Zug., 03.05.2019

"Life should be more than just working to make ends meet at the end of the month," says May Day speaker

As is usual on the occasion of 1 May, the Canton of Zug Trades Union Association invited a number of speakers to give a speech on Landsgemeindeplatz.

 

 

This year the speakers included Jerome Peter of the SP party, Julia Küng of the Young Alternatives, Sofia Zouhir of the Women’s Strike Association, and Andreas cantonal parliamentarian Lustenberger.

 

The first speaker was Peter, who has been a member of the greater city council of Zug since last year. “What needs to happen is a change in attitudes,” he said, by which he meant that there was more to life than continually striving for continual economic growth.

 

He did not think it was right that employees should get out of bed every day just to do a job to be able to make ends meet at the end of the month. “Life should be about more than this; it should mean having time for oneself, voluntary work, art and culture, getting involved in local societies and looking after (one’s own) children. Indeed, as he thus spake, some of those in the gathered assembly nodded in agreement.

 

In her speech, Julia Küng, a pupil at the Zug Cantonal School, felt that “More to Life”, the general theme of the day, meant more than equal opportunities for men and women and higher wages. The 18-year-old is a member of the organising committee behind the Friday afternoon pupil demonstrations calling for more to be done to protect the environment. “The reason why so little is being done on this front is because those people in a position to decide things are not showing enough responsibility. They do not seem to realise how urgent the problems relating to the environment are,” she said, with the journalist who wrote this article, Vanessa Varisco, noticing how one could tell how strongly Küng felt about this by the way she spoke.

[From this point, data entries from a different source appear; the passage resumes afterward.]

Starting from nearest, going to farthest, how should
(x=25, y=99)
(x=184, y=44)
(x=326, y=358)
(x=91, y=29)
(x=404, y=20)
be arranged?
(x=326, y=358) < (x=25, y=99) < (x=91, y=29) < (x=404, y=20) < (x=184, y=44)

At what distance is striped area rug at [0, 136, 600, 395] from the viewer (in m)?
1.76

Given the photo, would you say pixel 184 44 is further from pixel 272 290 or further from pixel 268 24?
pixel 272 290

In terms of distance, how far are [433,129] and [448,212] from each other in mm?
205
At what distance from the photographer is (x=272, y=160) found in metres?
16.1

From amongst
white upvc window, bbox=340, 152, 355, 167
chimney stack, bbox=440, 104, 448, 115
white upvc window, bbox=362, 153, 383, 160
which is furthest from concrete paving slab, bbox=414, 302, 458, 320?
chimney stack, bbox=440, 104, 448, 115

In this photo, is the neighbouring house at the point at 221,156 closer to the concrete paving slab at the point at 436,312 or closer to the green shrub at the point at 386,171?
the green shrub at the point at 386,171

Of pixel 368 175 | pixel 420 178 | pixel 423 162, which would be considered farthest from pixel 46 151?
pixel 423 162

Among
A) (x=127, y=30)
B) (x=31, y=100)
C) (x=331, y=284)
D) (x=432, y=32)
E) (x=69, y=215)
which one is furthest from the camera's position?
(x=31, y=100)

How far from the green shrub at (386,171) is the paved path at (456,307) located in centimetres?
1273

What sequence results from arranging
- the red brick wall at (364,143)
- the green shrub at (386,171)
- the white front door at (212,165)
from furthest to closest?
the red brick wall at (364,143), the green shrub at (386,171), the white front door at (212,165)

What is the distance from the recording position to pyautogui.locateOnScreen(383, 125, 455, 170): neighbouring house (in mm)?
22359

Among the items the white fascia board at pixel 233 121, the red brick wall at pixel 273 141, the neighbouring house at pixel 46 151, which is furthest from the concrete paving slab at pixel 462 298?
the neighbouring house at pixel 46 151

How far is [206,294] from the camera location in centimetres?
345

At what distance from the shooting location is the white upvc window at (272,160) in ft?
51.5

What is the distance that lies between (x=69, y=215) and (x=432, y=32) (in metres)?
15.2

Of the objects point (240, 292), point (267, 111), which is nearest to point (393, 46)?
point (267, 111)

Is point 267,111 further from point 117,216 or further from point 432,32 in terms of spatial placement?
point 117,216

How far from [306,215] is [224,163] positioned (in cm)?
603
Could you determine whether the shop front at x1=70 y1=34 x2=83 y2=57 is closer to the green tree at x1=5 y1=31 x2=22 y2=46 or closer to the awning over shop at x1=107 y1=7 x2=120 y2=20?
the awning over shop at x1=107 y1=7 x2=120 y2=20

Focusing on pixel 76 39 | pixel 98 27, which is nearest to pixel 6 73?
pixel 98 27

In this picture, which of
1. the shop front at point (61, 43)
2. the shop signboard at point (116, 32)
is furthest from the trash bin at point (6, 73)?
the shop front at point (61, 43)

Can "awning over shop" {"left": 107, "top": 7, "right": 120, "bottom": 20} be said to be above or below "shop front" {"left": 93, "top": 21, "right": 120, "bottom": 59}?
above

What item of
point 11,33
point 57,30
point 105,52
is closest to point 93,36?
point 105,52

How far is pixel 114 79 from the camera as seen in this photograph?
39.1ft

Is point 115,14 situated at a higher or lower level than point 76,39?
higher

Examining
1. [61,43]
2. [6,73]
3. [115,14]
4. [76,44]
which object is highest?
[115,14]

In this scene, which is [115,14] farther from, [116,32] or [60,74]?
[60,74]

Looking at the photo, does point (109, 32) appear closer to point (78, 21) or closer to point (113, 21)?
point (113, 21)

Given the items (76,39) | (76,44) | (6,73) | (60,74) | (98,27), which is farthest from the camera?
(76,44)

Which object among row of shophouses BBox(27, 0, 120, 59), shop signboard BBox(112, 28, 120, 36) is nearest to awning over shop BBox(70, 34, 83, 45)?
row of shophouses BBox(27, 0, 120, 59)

Not only does she want to talk about such matters, she wants things to change. “It is the people who work in large companies, politicians and banks who are lining their pockets at the expense of the environment and future generations,” she insisted. “Those of us behind this youth environment movement are driven by deep-rooted concern, and anger, too,” she concluded.

 

Lustenberger, who is also the leader of the Alternative Green Party in the canton of Zug, agreed that more must be done to help the environment, the changes relating to energy needing to be implemented.

 

Not that the event on this delightfully sunny day was all serious talk and complaint, there was musical entertainment provided by the1 May Choir and a performance by local musician Troubadueli on the guitar and harmonica, with texts including humorous jibes at modern society, causing many of those gathered to smile.